Thursday, June 26, 2008

Katz Swears Members in at 112th Precinct's Community Council Meeting

By Conor Greene

This month's meeting of the 112th Precinct's Community Council included a presentation honoring the Cops of the Month, and a swearing in ceremony led by Councilwoman Melinda Katz.

Members of the precinct’s anti-crime team were honored for turning down that a suspected drug dealer tried to offer them in exchange for letting him go, announced Captain Tamola. On June 3, the unit arrested a man for selling marijuana. While being taken into custody, the suspect asked the officers if they could “work this out” and offered them $2,000 cash to drop the charges.

The unit’s sergeant told the captain about the offer and said he got the perpertrator to repeat it on tape. The suspect was found to have $53,000 on him at the time, said Captain Tamola. “He really wanted to get out of it,” said Captain Tamola. “In this day and age, the officers showed tremendous, tremendous integrity... These are my crime fighters. They have to be smarter and know where crimes are being committed.”

Officer Demitrios Raptis was also honored this month after taking a disorderly person who stabbed him into custody. On June 6, Officer Raptis responded by himself to a report of a suspicious person hanging out in a park. Without waiting for backup, the officer approached the man, who turned suddenly and stabbed the officer in the chest.

“His vest stopped the knife from piercing his body,” said Tamola. Officer Raptis then chased and caught the suspect, who has been charged with attempted murder of a police officer. “Sometimes, it turns out they are a really bad criminal,” he said. “That is our biggest fear as a police officer.” After Raptis received his award, Tamola told him to change out of his dress uniform “and get back out on the street.”

Captain Tamola reported that the precinct has seen the largest drop in overall crime so far this year within the area covered by Borough Patrol Queens North, with a twenty percent decline. That ranks the 112th Precinct as the fourth best in the city in terms of overall crime decrease.

“I owe all that to the hard work of the men and women of the 112th,” he said, also crediting the framework left behind by former commanding officer, Captain Richard Napolitano, who is now commanding officer of the 110th Precinct in Elmhurst. He also thanked the residents who support the community council each month. “The people in this room are the ones helping us,” he said.
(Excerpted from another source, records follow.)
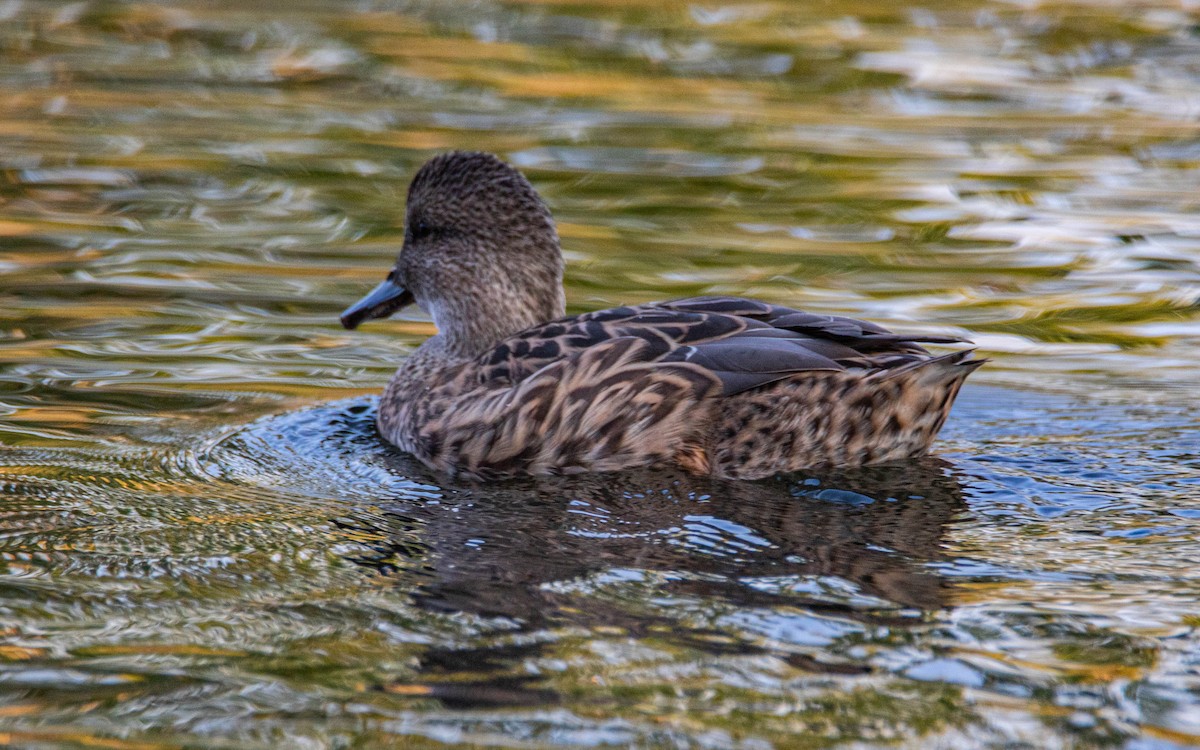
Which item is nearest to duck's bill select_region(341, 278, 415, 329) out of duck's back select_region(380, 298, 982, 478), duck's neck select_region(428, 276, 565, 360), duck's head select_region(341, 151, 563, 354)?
duck's head select_region(341, 151, 563, 354)

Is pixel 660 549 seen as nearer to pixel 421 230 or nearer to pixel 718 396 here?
pixel 718 396

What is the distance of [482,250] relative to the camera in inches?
296

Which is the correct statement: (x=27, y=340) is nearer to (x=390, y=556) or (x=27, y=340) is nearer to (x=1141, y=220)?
(x=390, y=556)

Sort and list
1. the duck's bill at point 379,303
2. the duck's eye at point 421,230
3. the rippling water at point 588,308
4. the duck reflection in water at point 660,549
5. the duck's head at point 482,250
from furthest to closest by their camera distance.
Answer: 1. the duck's bill at point 379,303
2. the duck's eye at point 421,230
3. the duck's head at point 482,250
4. the duck reflection in water at point 660,549
5. the rippling water at point 588,308

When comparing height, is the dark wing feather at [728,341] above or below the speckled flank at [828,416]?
above

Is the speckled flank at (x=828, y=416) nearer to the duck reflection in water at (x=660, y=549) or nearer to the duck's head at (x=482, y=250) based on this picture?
the duck reflection in water at (x=660, y=549)

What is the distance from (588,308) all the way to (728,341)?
2.80 meters

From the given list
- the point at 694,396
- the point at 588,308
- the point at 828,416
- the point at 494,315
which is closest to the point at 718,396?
the point at 694,396

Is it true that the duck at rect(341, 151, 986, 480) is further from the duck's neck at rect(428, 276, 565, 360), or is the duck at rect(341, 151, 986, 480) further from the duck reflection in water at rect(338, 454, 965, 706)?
the duck's neck at rect(428, 276, 565, 360)

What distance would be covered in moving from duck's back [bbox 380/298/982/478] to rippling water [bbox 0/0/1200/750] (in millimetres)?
156

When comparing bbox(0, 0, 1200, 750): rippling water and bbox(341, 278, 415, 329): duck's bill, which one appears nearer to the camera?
bbox(0, 0, 1200, 750): rippling water

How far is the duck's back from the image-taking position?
252 inches

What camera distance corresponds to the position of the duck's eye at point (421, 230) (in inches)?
302

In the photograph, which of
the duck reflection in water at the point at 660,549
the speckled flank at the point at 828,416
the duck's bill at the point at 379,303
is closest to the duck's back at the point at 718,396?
the speckled flank at the point at 828,416
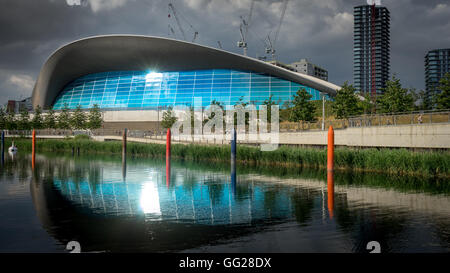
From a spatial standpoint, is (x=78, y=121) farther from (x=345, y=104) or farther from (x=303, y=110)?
(x=345, y=104)

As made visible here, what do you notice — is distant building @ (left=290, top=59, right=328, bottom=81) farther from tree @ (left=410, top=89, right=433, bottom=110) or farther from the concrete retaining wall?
the concrete retaining wall

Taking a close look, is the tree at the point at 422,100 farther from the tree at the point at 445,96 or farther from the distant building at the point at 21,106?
the distant building at the point at 21,106

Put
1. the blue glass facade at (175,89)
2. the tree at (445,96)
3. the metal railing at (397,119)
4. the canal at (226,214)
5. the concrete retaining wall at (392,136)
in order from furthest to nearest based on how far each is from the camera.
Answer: the blue glass facade at (175,89), the tree at (445,96), the metal railing at (397,119), the concrete retaining wall at (392,136), the canal at (226,214)

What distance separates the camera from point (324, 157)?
2252 centimetres

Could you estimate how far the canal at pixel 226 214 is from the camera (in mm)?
7513

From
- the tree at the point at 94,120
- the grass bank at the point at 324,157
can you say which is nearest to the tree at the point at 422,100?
the grass bank at the point at 324,157

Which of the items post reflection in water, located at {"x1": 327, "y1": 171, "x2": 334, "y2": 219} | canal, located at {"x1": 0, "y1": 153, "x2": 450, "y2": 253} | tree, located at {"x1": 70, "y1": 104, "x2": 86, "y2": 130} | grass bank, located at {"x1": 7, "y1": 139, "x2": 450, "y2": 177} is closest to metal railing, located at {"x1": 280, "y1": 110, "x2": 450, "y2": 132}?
grass bank, located at {"x1": 7, "y1": 139, "x2": 450, "y2": 177}

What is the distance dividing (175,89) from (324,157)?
149ft

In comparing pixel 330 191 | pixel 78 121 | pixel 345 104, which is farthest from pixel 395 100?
pixel 78 121

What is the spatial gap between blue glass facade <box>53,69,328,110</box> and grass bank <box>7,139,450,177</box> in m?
24.8

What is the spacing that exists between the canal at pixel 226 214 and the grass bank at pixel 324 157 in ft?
3.94
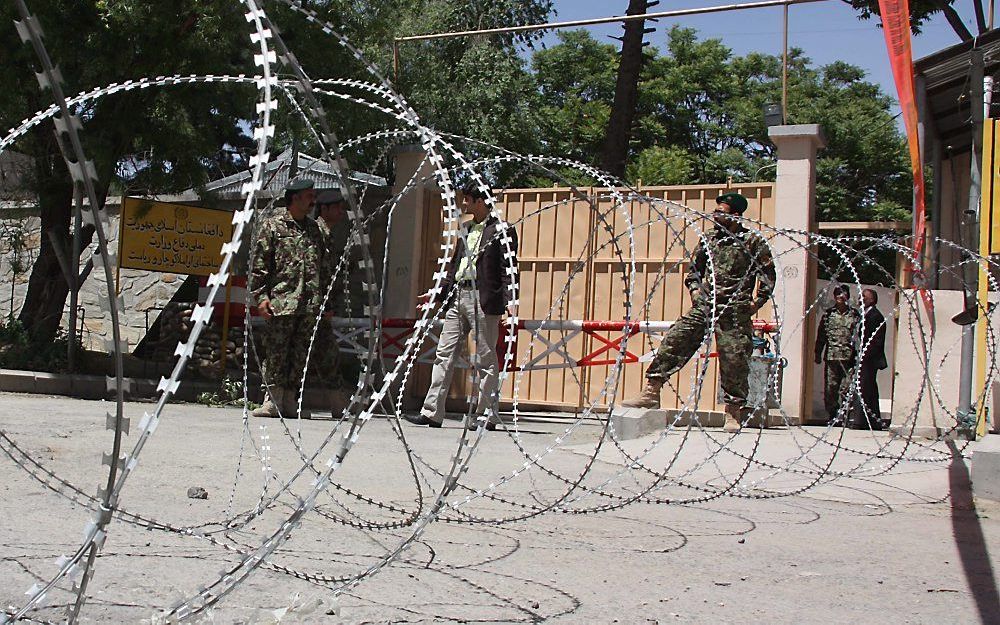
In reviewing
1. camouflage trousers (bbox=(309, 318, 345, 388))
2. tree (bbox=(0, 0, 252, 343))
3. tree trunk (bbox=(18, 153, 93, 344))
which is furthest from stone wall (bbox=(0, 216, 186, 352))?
camouflage trousers (bbox=(309, 318, 345, 388))

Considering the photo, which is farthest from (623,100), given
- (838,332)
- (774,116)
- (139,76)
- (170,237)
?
(139,76)

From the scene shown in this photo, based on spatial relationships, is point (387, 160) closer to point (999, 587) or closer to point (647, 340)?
point (647, 340)

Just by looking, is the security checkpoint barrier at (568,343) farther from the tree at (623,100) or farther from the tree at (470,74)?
the tree at (470,74)

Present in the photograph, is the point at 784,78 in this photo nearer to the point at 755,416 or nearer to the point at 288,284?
the point at 755,416

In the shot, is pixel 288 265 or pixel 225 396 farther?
pixel 225 396

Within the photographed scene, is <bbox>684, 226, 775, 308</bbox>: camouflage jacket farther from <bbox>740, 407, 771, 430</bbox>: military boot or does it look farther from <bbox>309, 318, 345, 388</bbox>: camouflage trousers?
<bbox>309, 318, 345, 388</bbox>: camouflage trousers

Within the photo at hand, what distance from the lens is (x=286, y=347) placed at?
30.5ft

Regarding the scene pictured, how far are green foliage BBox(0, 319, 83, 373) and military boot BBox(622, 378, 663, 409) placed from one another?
205 inches

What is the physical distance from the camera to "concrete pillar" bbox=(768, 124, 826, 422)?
1121 cm

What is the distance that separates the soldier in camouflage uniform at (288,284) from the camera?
30.4ft

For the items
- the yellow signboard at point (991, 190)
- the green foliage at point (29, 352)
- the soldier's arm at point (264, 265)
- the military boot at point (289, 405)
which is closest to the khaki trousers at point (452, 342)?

Councilwoman Melinda Katz and her newborn son Carter stopped by to help swear in the council’s executive board members. “Just so you know how dedicated I am to the 112th Precinct Community Council,” she said after arriving amidst a rainstorm. “I guess he should get used to it now,” she added about Carter’s public appearance. She joked that Carter was born six weeks early, at which point giving birth was “not on my schedule.”

She reported that after being born premature, the baby is doing great and now weighs seven pounds. Katz, who is eyeing a run for the city comptroller’s position when term limits force her out of the City Council next year, told the audience that she is in the middle of the budget process, which is due to be voted on June 26.

“Every year you hear the horror stories about cutting senior program, and cutting education,” she said. “It scares people, but the council is fighting for a lot of this stuff.”

She swore in the following board members to new terms: Heidi Harrison Chain, president, Alan Hackman, vice president, Gail Gordon, second vice president, Todd Reisman, treasurer, Renee Lobo, secretary, Karen Mongiello, sergeant at arms and William Engel, assistant secretary.


Anonymous said...

It would be nice if the community council would mobilize against the illegal nightclubs for the Bukharan community that dot Queens Boulevard. All calls to 311 and the 112th precinct are ignored, and Melinda Katz herself approved the conversion of the historic Trylon Theatre. These nightclubs are a serious quality of life issue; they depress property values, make life difficult for surrounding residents and are a general neighborhood scourge. Unfortunately, most city agencies suffer from corruption, and it's been rumored that people in the Department of Buildings and Environmental Protection have been paid off to look the other way.

Anonymous said...

Things are not the same since Debbie and Dave left Community Affairs (sigh).